Limitations & Future Work

  • Reliance on a closed-source VLM (Gemini-2.5 API) limits local deployment and reproducibility.
  • Quantitative constraint interpretation is difficult: the VLM struggles to precisely judge "whether an object exceeds 2 m," which may cause misclassification.
  • Bounding boxes serve as the primary SAM input, limiting fine-grained segmentation (e.g., fine structures such as eyelashes).
  • Accuracy is prioritized over latency; multiple API calls make the framework unsuitable for real-time applications.
  • The method supports only semantic segmentation and has not been extended to instance segmentation.
  • Multi-agent collaboration paradigm: Inherits ideas from multi-agent frameworks such as MetaGPT and AutoGen—multiple specialized agents collaborating outperforms a single generalist agent.
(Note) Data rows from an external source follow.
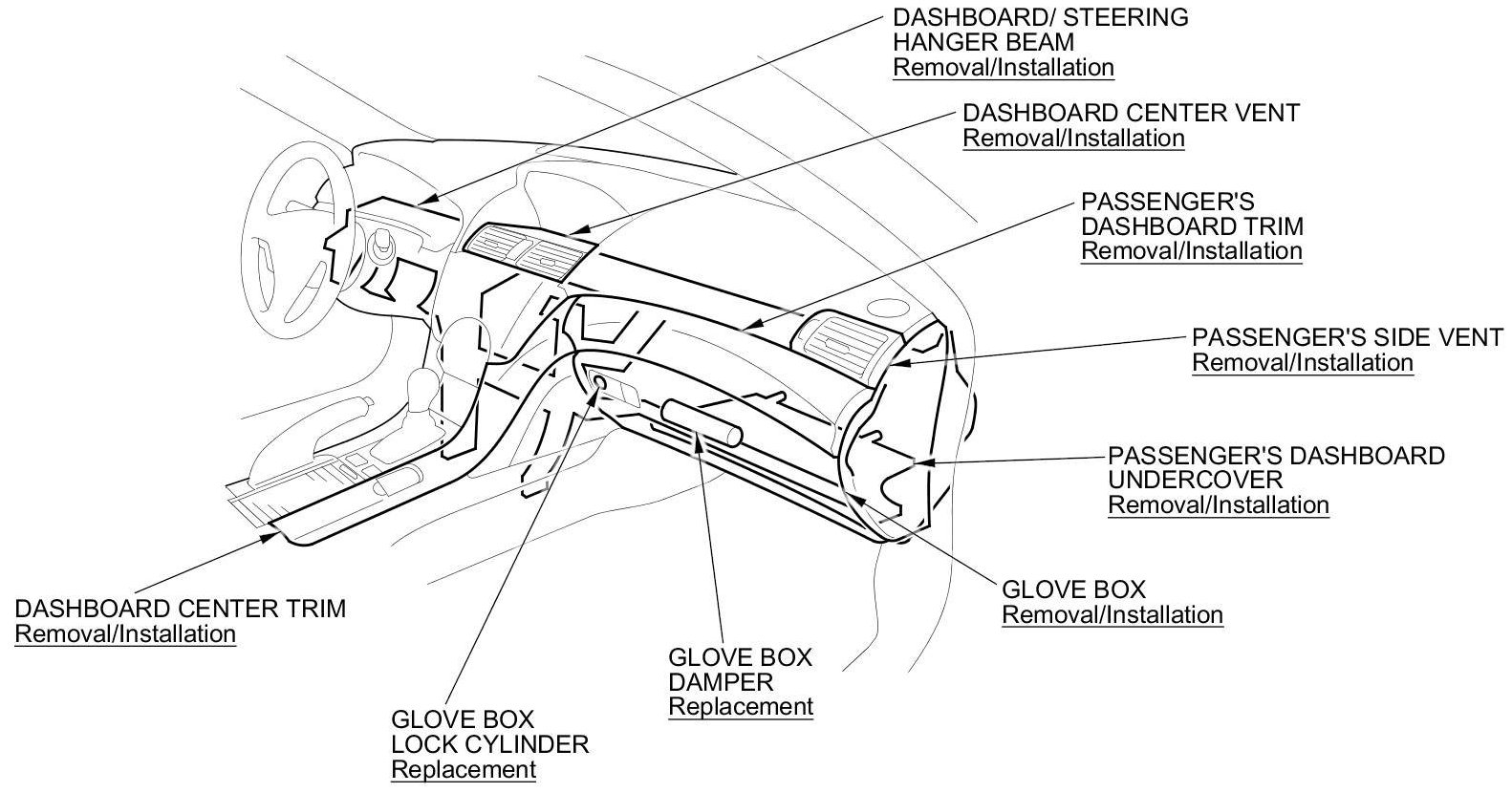 DASHBOARD/ STEERING HANGER BEAM
Removal/Installation

DASHBOARD CENTER VENT
Removal/Installation

PASSENGER'S DASHBOARD TRIM
Removal/Installation

PASSENGER'S SIDE VENT
Removal/Installation

PASSENGER'S DASHBOARD UNDERCOVER
Removal/Installation

GLOVE BOX
Removal/Installation

DASHBOARD CENTER TRIM
Removal/Installation

GLOVE BOX DAMPER
Replacement

GLOVE BOX LOCK CYLINDER
Replacement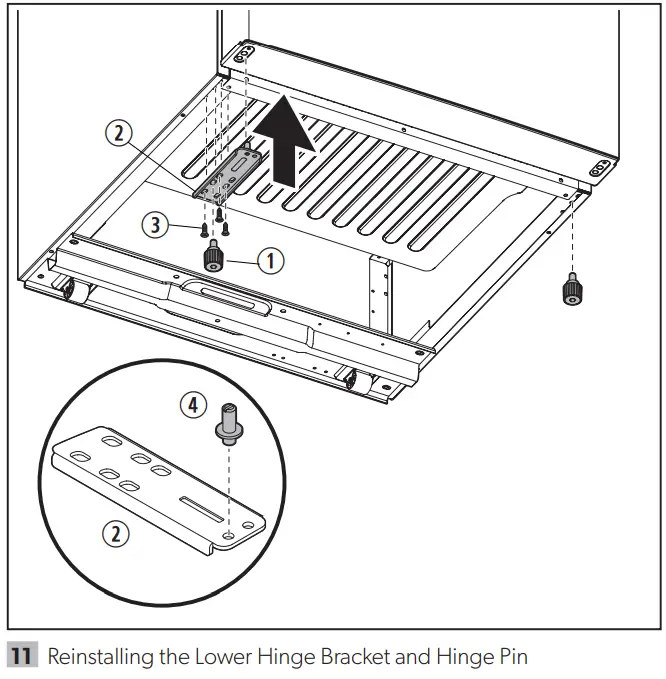 2

3

1

4

2

11 Reinstalling the Lower Hinge Bracket and Hinge Pin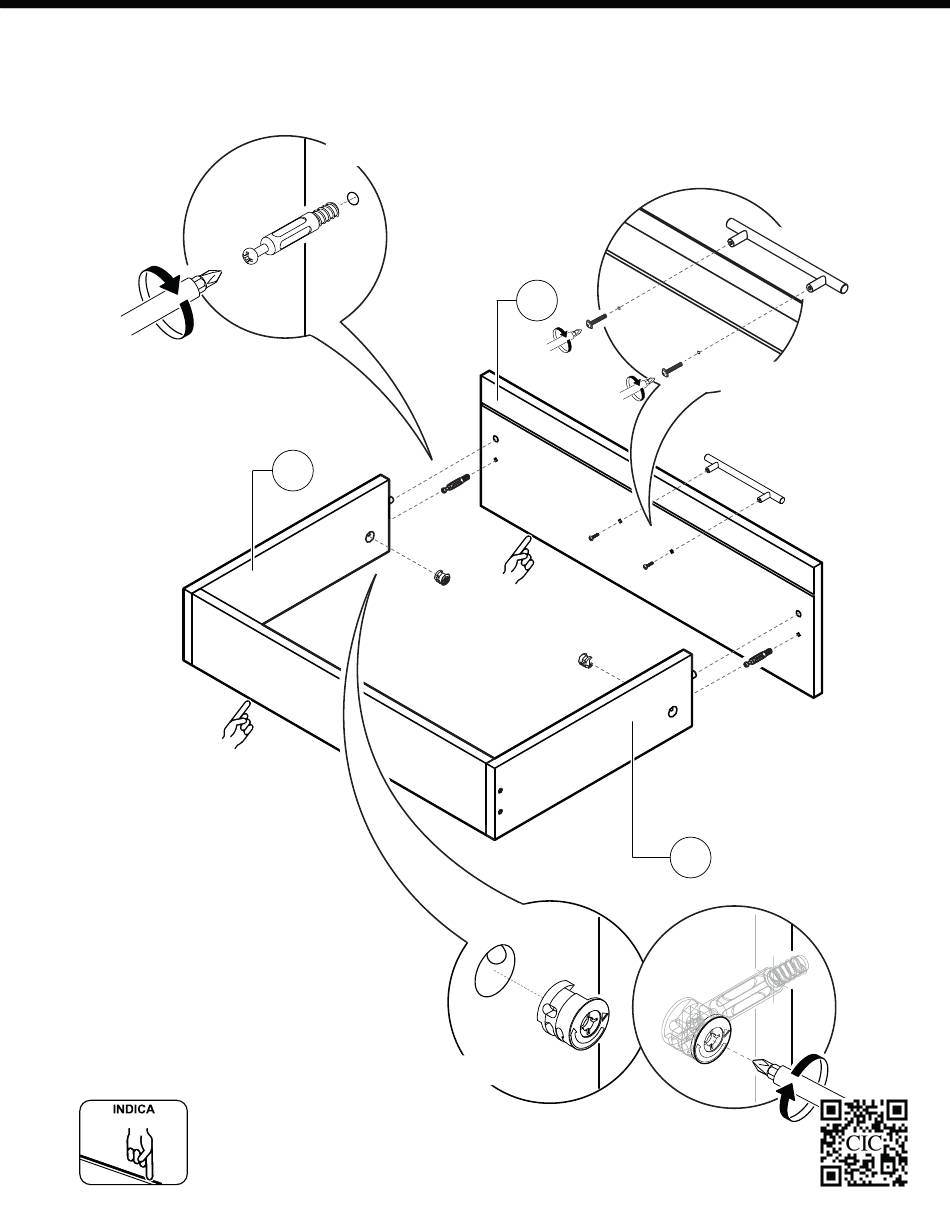 INDICA

CIC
  • VLM segmentation progress: From single-pass inference in LISA to iterative refinement in this work, representing a paradigm shift for VLMs in segmentation from "answering" to "verifying."
  • Self-correction mechanism: The Worker–Supervisor loop can be viewed as self-refinement for visual tasks, augmented with an explicit rule-verification step.
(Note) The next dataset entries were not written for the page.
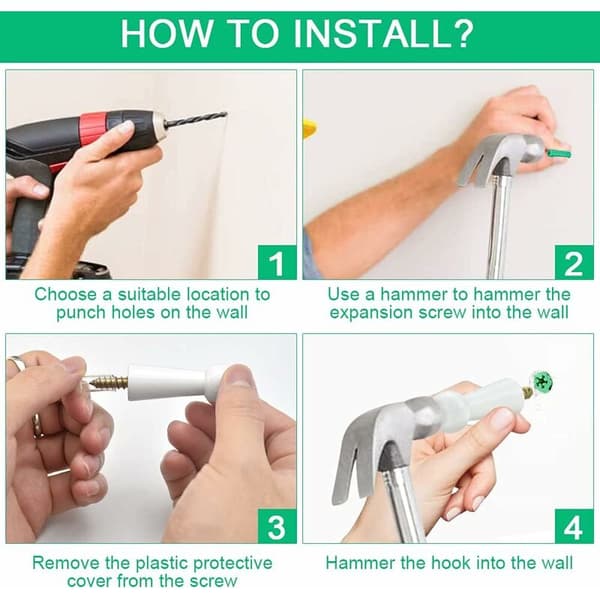 HOW TO INSTALL?

1

Choose a suitable location to punch holes on the wall

2

Use a hammer to hammer the expansion screw into the wall

3

Remove the plastic protective cover from the screw

4

Hammer the hook into the wall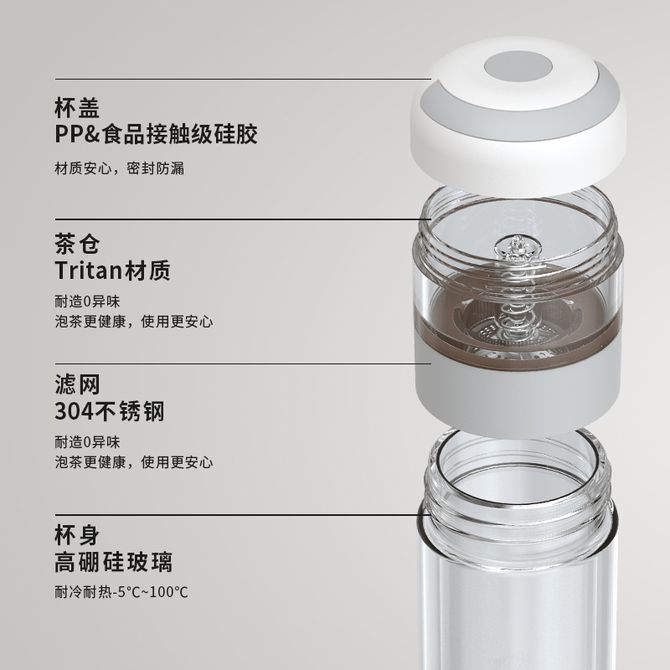 杯盖
PP&食品接触级硅胶

材质安心，密封防漏

茶仓
Tritan材质

耐造0异味
泡茶更健康，使用更安心

滤网
304不锈钢

耐造0异味
泡茶更健康，使用更安心

杯身
高硼硅玻璃

耐冷耐热-5°C~100°C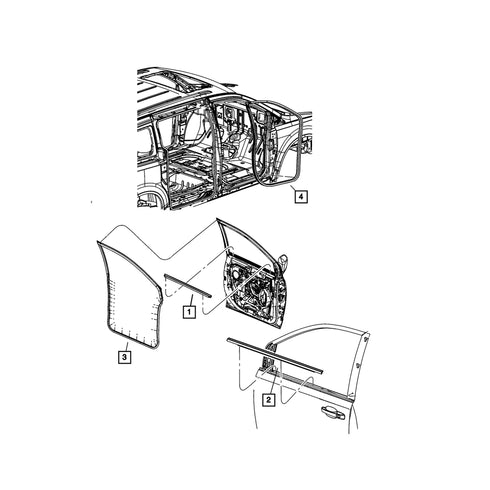 4

1

3

2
  • Inspiration: The guideline-consistency paradigm is extensible to domains requiring strict rule adherence, such as medical image annotation and autonomous driving perception annotation.

Rating

  • Novelty: ⭐⭐⭐⭐⭐ — Novel problem formulation; unique training-free solution combining multi-agent collaboration and RL.
  • Experimental Thoroughness: ⭐⭐⭐⭐ — Validated on Waymo and ReasonSeg with a manually curated high-quality test set and sufficient ablation studies.
  • Writing Quality: ⭐⭐⭐⭐ — Clear structure with rich visualizations, though some content is redundant.
  • Value: ⭐⭐⭐⭐ — Guideline consistency addresses a genuine pain point in practical annotation pipelines, offering high applied value.